As a recession looms, Blake Upper School’s BAM (Blake Asset Management) have made serious adaptations in the transition to online learning.
The open schedule on Fridays has allowed the club to continue its practice of weekly meetings by way of Zoom. But one drawback of the club is that during times of great volatility in the stock market, quick decision making is very hard to come by.
According to the Kellogg School of Northwestern, total volatility in U.S. markets exceeds that of the 2008 Global Financial Crisis and nearly reaches that of the 1929 Stock Market Crash. Per Fox Business, On March 16th, The Dow Jones Industrial Average recorded its biggest single day point drop off ever at a loss of 2,997 points (13%).
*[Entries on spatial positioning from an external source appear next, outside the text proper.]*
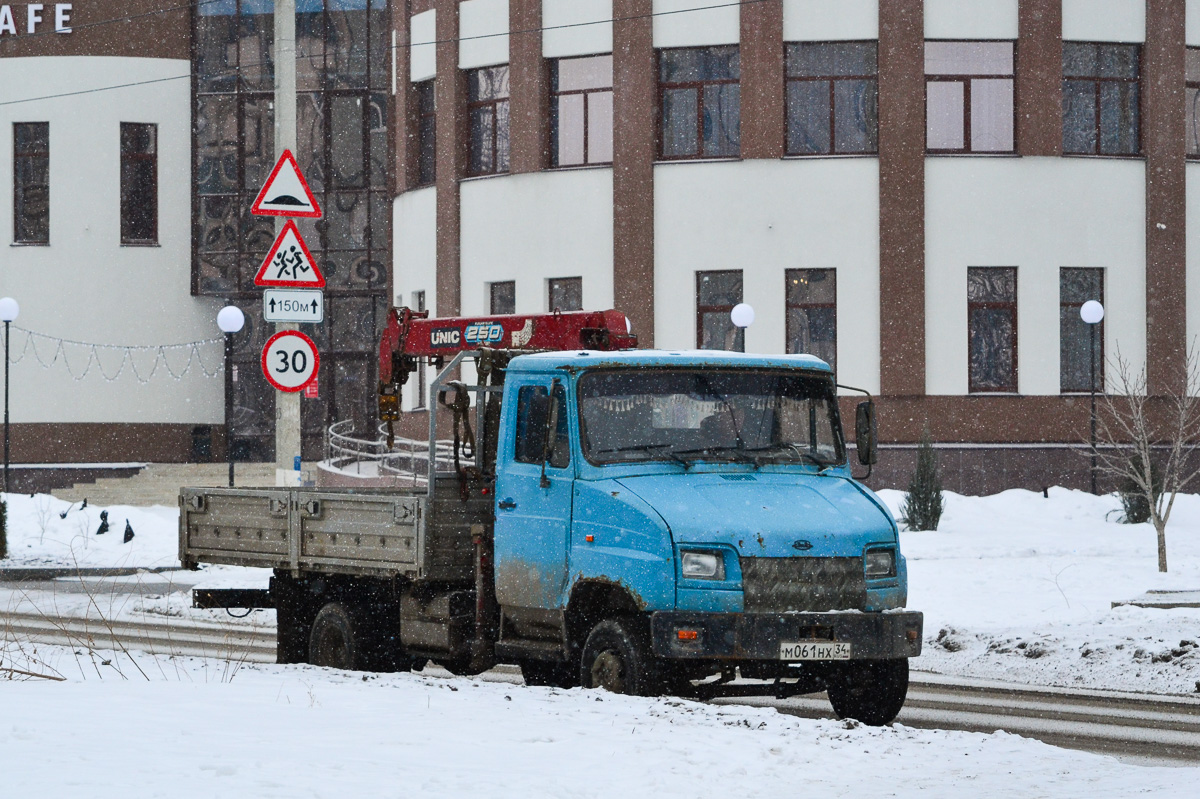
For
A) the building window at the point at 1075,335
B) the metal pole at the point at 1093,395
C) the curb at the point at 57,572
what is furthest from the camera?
the building window at the point at 1075,335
While such quick and rapid change in prices isn’t inherently an indicator of long term recession, the effects of the COVID-19 pandemic continue to make negative growth possible. With that, then, for Hemphill and BAM, repairing their portfolio could prove quite tough.
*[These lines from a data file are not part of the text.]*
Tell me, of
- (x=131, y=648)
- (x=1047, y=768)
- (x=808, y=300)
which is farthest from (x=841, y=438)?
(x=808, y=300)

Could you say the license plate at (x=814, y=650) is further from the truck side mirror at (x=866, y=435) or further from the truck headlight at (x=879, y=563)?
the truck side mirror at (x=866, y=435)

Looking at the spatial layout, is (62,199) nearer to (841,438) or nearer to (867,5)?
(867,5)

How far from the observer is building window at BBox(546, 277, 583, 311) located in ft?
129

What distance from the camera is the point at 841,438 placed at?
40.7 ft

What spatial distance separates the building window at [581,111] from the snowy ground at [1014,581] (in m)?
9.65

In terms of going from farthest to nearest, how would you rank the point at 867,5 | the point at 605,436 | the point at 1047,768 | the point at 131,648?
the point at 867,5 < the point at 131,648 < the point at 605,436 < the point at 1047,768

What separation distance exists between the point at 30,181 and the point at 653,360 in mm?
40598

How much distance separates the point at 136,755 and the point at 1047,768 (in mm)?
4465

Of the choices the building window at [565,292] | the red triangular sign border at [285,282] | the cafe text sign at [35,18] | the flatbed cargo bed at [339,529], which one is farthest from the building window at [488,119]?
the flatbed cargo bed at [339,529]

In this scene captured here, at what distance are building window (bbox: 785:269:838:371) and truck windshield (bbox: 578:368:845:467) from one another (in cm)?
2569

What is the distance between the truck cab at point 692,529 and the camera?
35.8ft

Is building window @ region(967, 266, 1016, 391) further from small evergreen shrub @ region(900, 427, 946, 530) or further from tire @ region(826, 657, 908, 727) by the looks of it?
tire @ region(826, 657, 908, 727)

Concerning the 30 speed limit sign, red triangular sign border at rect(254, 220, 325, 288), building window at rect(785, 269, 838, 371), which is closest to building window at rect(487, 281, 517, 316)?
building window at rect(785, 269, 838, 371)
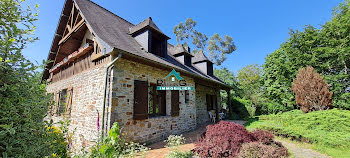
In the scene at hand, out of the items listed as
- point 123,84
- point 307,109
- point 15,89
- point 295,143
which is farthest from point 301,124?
point 15,89

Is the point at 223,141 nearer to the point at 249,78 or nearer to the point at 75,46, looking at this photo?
the point at 75,46

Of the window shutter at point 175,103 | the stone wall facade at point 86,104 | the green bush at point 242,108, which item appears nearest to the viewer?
the stone wall facade at point 86,104

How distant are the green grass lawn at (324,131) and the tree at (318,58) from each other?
6.20 meters

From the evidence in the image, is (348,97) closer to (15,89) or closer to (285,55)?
(285,55)

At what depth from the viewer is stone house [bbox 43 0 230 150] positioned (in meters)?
4.56

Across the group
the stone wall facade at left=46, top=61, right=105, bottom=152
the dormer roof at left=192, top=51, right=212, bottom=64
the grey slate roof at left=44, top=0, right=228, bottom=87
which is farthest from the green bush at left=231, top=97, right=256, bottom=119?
the stone wall facade at left=46, top=61, right=105, bottom=152

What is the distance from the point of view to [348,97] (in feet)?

Relatedly, BAM leader Timo Hemphill ‘20 explains “we also are continuing to discuss politics, economic concepts, and other factors that will impact the markets.” Hemphill says on the hopeful side that, like many investors, “We are looking to make several decisions in the coming weeks that will return our portfolio to where it was.”
High unpredictably isn’t necessarily a prompt to not invest at all, as there are still some risks worthy of taking. The protection and “core allocation” should especially be with government bonds. As Hannah Anderson of J.P. Morgan Asset Management pointed out on CNBC on April 23rd, “volatility is going to be a mainstay… but there are still opportunities to reap returns by taking some risks.” Let’s not also forget that volatility goes both ways.
But the recent decision to suspend immigration for at least 60 days by President Trump, ongoing stay-at-home orders, and other factors from the pandemic may force BAM and other hopefuls to exercise further patience.